Maintenance industrielle, le coût caché du maintien de l’existant

Dans cette tribune exclusive, Éric Mion, Directeur Division Service chez ABB Motion, revient sur les priorités des industriels et la pertinence de réparer ou moderniser.
Eric Mion, Directeur Division Service chez ABB Motion

Dans l’industrie, la réparation reste souvent le réflexe numéro un face à une panne. Un moteur s’arrête, un variateur montre des signes de faiblesse ou un équipement perd en stabilité. L’objectif consiste alors à remettre rapidement l’installation en service avec un impact minimal sur la production.

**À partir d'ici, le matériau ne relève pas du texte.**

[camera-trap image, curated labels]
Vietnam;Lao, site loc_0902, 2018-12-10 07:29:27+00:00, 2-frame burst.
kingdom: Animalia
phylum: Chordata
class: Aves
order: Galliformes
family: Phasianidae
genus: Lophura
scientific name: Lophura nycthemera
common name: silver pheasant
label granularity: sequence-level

Cette logique reste profondément ancrée dans les ateliers comme chez de nombreux acteurs de la maintenance. Réparer paraît moins risqué, plus rapide et immédiatement moins coûteux qu’une modernisation. D’autant que beaucoup d’équipements industriels continuent de fonctionner malgré leur ancienneté.

Le problème, c’est que les coûts réels apparaissent rarement au moment de l’intervention.

Perte progressive de rendement, hausse de la consommation électrique, difficulté croissante à trouver certaines pièces de rechange, multiplication des micro-arrêts ou dérives de performance, ces signaux faibles restent souvent inaperçus tant qu’aucune panne majeure ne survient.

Les enjeux ont changé

Les moteurs électriques et les systèmes d’entraînement représentent aujourd’hui l’un des principaux leviers d’efficacité énergétique dans l’industrie. Leur performance influence directement les coûts d’exploitation ainsi que la disponibilité des installations. Dans certains secteurs, quelques points de rendement suffisent à modifier significativement la facture énergétique d’un site.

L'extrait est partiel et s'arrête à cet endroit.